Write out every line of the material below with no changes at all.

Dataset entries:
__________________________________________________

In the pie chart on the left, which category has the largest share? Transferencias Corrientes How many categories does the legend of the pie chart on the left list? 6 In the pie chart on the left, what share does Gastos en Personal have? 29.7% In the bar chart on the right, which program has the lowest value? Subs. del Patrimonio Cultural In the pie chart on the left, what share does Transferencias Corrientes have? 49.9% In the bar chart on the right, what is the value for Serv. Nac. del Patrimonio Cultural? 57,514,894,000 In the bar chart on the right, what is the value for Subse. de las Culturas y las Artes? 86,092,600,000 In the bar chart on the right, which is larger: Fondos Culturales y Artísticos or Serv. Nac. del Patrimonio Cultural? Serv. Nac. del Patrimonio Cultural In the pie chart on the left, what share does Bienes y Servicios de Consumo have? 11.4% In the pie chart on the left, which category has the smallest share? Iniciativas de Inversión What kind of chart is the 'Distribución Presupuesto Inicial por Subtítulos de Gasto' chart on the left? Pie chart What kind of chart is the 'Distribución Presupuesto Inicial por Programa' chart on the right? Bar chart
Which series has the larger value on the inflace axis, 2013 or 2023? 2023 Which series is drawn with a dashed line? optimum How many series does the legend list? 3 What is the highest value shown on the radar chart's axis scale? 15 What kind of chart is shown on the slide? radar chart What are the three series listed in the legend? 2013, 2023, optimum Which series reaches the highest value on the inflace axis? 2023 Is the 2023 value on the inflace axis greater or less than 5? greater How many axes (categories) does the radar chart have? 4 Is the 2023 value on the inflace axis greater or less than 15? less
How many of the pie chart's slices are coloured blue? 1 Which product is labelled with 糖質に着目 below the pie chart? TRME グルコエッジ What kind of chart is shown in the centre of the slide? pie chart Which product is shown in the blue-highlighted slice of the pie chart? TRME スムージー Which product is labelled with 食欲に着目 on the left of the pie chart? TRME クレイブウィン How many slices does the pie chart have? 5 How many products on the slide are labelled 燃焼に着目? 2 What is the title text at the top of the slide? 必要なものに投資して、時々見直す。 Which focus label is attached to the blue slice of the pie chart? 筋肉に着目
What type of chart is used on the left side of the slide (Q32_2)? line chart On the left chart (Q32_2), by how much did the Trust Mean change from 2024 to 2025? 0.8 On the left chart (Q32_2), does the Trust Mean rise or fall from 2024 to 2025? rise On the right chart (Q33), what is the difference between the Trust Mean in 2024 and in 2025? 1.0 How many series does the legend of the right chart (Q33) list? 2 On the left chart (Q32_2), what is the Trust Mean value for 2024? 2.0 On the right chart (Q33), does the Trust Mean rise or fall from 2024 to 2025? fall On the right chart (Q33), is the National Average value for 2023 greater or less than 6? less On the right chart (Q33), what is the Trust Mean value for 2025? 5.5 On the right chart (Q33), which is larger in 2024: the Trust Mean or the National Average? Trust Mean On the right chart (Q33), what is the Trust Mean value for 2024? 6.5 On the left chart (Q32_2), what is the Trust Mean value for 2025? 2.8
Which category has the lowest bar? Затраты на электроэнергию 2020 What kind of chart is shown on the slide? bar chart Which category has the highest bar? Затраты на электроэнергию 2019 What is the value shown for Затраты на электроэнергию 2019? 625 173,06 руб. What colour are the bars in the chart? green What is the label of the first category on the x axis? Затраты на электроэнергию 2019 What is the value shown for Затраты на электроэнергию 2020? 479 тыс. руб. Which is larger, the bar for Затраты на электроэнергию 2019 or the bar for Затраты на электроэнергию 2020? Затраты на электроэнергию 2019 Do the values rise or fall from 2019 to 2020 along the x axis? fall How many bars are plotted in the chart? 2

__________________________________________________

■ **Output of the exercise**:
In the pie chart on the left, which category has the largest share? Transferencias Corrientes How many categories does the legend of the pie chart on the left list? 6 In the pie chart on the left, what share does Gastos en Personal have? 29.7% In the bar chart on the right, which program has the lowest value? Subs. del Patrimonio Cultural In the pie chart on the left, what share does Transferencias Corrientes have? 49.9% In the bar chart on the right, what is the value for Serv. Nac. del Patrimonio Cultural? 57,514,894,000 In the bar chart on the right, what is the value for Subse. de las Culturas y las Artes? 86,092,600,000 In the bar chart on the right, which is larger: Fondos Culturales y Artísticos or Serv. Nac. del Patrimonio Cultural? Serv. Nac. del Patrimonio Cultural In the pie chart on the left, what share does Bienes y Servicios de Consumo have? 11.4% In the pie chart on the left, which category has the smallest share? Iniciativas de Inversión What kind of chart is the 'Distribución Presupuesto Inicial por Subtítulos de Gasto' chart on the left? Pie chart What kind of chart is the 'Distribución Presupuesto Inicial por Programa' chart on the right? Bar chart
Which series has the larger value on the inflace axis, 2013 or 2023? 2023 Which series is drawn with a dashed line? optimum How many series does the legend list? 3 What is the highest value shown on the radar chart's axis scale? 15 What kind of chart is shown on the slide? radar chart What are the three series listed in the legend? 2013, 2023, optimum Which series reaches the highest value on the inflace axis? 2023 Is the 2023 value on the inflace axis greater or less than 5? greater How many axes (categories) does the radar chart have? 4 Is the 2023 value on the inflace axis greater or less than 15? less
How many of the pie chart's slices are coloured blue? 1 Which product is labelled with 糖質に着目 below the pie chart? TRME グルコエッジ What kind of chart is shown in the centre of the slide? pie chart Which product is shown in the blue-highlighted slice of the pie chart? TRME スムージー Which product is labelled with 食欲に着目 on the left of the pie chart? TRME クレイブウィン How many slices does the pie chart have? 5 How many products on the slide are labelled 燃焼に着目? 2 What is the title text at the top of the slide? 必要なものに投資して、時々見直す。 Which focus label is attached to the blue slice of the pie chart? 筋肉に着目
What type of chart is used on the left side of the slide (Q32_2)? line chart On the left chart (Q32_2), by how much did the Trust Mean change from 2024 to 2025? 0.8 On the left chart (Q32_2), does the Trust Mean rise or fall from 2024 to 2025? rise On the right chart (Q33), what is the difference between the Trust Mean in 2024 and in 2025? 1.0 How many series does the legend of the right chart (Q33) list? 2 On the left chart (Q32_2), what is the Trust Mean value for 2024? 2.0 On the right chart (Q33), does the Trust Mean rise or fall from 2024 to 2025? fall On the right chart (Q33), is the National Average value for 2023 greater or less than 6? less On the right chart (Q33), what is the Trust Mean value for 2025? 5.5 On the right chart (Q33), which is larger in 2024: the Trust Mean or the National Average? Trust Mean On the right chart (Q33), what is the Trust Mean value for 2024? 6.5 On the left chart (Q32_2), what is the Trust Mean value for 2025? 2.8
Which category has the lowest bar? Затраты на электроэнергию 2020 What kind of chart is shown on the slide? bar chart Which category has the highest bar? Затраты на электроэнергию 2019 What is the value shown for Затраты на электроэнергию 2019? 625 173,06 руб. What colour are the bars in the chart? green What is the label of the first category on the x axis? Затраты на электроэнергию 2019 What is the value shown for Затраты на электроэнергию 2020? 479 тыс. руб. Which is larger, the bar for Затраты на электроэнергию 2019 or the bar for Затраты на электроэнергию 2020? Затраты на электроэнергию 2019 Do the values rise or fall from 2019 to 2020 along the x axis? fall How many bars are plotted in the chart? 2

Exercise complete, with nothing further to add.